DART: A Statement

 

Note: Over the winter the DART Board of Directors discussed and ratified the following text representing DART’s most succinct statement of what it is about. It seemed appropriate to make it the first post to “DART Dispatches.”


In years to come the most livable, equitable, and prosperous regions will be those where one can get around easily without a car. DART wants our region to be one of them.

Whatever one’s priorities for making greater Madison a better place to live, reducing the need to drive will bring those goals within closer reach. But becoming a truly “car-optional” region itself hinges on three key objectives:

  • Better transit. Our region needs bus, rail, and other public transportation services so fast, frequent, and convenient, and so woven into the fabric of our communities, that using them becomes as habitual and commonplace as driving.

  • Less pavement. Our region must fully use the infrastructure it has before adding costly new roads, lanes, and parking facilities that disrupt and divide communities. It must also make its infrastructure, old or new, more useful to those who walk, bike, roll, or ride transit.

  • More choices. Our region should offer many different safe, simple, and easy ways to make any given trip or accomplish that trip’s purpose—including multiple ways that require less driving or no driving at all.

DART’s support for these objectives, and for transportation planning and investment concerned more about people and places than traffic and cars, takes three main forms:

  • Research. We learn how communities around the nation and the world successfully encourage car-free travel, then translate those lessons and other data into information to foster similar efforts here.

  • Outreach. We communicate the value and benefits of a more balanced, less automobile-centered transportation system, using publications, presentations, and social media to spread our message and build community support.
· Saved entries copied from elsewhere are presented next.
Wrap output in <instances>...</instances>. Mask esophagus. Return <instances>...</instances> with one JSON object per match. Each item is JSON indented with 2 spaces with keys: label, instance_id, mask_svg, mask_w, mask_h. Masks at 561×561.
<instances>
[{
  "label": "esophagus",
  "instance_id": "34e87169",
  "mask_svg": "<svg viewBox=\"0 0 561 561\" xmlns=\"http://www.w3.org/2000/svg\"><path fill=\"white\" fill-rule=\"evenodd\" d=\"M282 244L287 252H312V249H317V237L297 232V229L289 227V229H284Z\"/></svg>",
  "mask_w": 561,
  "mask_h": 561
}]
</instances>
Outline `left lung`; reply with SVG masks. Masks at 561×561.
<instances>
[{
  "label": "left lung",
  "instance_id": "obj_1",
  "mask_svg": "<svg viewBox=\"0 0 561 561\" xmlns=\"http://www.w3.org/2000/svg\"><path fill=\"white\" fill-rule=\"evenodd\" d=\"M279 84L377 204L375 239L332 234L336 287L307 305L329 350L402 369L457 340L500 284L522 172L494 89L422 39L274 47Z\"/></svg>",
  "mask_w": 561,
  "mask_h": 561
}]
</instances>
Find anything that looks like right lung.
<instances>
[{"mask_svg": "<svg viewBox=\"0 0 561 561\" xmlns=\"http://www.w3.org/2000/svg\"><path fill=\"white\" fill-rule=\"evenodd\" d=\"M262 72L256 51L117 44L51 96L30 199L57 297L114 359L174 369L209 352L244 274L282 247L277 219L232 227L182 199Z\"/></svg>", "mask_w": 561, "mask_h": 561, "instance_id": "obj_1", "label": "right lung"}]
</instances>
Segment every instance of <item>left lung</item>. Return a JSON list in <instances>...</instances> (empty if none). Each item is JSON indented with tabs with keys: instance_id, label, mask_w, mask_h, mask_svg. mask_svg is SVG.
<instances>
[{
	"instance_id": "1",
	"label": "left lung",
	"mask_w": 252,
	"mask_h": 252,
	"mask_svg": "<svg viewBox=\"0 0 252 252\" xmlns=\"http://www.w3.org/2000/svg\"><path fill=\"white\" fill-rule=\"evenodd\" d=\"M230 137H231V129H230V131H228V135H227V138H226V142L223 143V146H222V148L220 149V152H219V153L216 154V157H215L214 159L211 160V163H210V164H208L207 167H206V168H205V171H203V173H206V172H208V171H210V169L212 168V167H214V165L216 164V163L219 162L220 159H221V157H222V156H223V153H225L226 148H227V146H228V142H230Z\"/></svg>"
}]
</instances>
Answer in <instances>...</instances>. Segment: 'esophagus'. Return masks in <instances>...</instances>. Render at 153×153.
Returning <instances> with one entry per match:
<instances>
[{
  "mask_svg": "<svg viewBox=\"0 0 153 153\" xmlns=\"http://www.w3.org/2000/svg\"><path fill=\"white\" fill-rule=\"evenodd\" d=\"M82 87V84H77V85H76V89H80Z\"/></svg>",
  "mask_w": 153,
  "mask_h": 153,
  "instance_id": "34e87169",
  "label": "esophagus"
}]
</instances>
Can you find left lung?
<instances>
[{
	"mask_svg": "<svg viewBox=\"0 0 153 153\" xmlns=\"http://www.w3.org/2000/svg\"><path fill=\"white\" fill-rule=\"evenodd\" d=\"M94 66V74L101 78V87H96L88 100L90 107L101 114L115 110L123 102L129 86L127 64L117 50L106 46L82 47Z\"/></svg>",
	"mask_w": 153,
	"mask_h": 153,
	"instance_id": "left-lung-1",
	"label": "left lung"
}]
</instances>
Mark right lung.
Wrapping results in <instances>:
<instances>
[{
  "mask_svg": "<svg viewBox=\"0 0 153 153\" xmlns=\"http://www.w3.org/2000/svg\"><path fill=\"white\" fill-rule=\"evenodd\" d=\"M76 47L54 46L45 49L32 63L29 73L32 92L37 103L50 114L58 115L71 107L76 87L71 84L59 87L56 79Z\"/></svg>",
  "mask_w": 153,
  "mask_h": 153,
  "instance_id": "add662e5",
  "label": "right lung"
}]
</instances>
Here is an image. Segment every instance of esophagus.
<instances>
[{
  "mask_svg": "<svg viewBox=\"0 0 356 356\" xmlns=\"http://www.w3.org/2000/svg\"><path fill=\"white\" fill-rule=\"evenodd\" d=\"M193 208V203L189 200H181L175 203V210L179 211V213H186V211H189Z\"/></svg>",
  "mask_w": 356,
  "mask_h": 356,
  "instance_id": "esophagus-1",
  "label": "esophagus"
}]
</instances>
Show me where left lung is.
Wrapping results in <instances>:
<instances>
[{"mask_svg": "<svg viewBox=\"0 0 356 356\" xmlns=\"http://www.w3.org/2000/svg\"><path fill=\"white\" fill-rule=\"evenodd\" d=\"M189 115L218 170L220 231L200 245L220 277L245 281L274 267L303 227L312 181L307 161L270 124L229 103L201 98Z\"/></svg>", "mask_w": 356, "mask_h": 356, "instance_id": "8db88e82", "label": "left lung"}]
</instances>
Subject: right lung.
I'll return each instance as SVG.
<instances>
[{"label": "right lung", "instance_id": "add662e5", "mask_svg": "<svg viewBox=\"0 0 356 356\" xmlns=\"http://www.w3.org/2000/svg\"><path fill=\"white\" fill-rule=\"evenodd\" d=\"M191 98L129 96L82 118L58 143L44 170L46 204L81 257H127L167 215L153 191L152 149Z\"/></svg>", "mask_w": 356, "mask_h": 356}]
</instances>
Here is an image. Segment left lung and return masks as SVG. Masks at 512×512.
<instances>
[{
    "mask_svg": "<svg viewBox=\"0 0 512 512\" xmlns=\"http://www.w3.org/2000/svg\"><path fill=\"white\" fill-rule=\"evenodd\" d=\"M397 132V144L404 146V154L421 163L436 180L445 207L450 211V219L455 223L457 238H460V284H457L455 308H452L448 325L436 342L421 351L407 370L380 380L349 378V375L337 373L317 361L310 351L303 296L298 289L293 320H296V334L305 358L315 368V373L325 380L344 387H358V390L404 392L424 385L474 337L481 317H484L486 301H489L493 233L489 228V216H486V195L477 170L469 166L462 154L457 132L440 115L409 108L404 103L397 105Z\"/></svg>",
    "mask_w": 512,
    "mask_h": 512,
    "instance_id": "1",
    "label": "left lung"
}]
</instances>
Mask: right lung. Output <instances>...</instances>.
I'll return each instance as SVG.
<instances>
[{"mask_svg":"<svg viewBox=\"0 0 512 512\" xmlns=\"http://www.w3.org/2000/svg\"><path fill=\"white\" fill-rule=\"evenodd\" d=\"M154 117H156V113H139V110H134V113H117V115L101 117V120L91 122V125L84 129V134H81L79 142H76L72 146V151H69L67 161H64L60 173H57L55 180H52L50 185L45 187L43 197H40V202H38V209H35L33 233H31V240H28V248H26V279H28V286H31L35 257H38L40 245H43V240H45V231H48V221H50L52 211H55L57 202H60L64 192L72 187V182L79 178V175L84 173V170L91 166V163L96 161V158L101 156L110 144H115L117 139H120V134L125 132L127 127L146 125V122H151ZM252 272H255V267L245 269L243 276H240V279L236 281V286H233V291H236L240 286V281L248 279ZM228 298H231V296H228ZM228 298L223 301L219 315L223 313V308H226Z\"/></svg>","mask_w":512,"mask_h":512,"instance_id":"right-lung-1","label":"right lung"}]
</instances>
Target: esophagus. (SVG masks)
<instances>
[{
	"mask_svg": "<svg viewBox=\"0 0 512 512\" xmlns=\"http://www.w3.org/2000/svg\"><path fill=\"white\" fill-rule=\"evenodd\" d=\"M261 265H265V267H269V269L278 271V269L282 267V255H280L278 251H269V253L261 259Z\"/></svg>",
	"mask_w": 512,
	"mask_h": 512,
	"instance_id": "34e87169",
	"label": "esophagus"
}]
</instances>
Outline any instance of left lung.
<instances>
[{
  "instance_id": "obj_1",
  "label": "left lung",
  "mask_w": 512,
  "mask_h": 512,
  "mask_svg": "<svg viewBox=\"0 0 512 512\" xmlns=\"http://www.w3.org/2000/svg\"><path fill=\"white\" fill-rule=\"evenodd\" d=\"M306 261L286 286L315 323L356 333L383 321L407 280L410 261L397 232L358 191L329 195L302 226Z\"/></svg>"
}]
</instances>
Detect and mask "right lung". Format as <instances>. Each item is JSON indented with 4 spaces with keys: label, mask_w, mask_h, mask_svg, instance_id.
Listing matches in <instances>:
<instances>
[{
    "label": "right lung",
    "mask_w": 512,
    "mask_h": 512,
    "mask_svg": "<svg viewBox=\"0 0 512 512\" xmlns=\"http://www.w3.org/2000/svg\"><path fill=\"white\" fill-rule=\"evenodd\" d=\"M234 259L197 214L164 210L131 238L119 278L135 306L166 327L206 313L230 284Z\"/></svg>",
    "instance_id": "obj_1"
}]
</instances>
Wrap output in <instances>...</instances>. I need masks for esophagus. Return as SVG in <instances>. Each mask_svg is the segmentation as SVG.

  • Advocacy. We influence local transportation policy through correspondence, comment, and public testimony on behalf of programs and projects that encourage alternatives to driving, and we invite and equip the public to do the same.

Transportation matters because it affects so many other things that matter even more. Concentrating solely on transportation, but on all modes of transportation, and exclusively on transportation in greater Madison and Dane County gives DART a unique focus and distinctive voice. Connecting a vision of driving-optional mobility with deeply-held values about the communities we call home will make that voice uniquely effective in advancing a new transportation agenda for our region.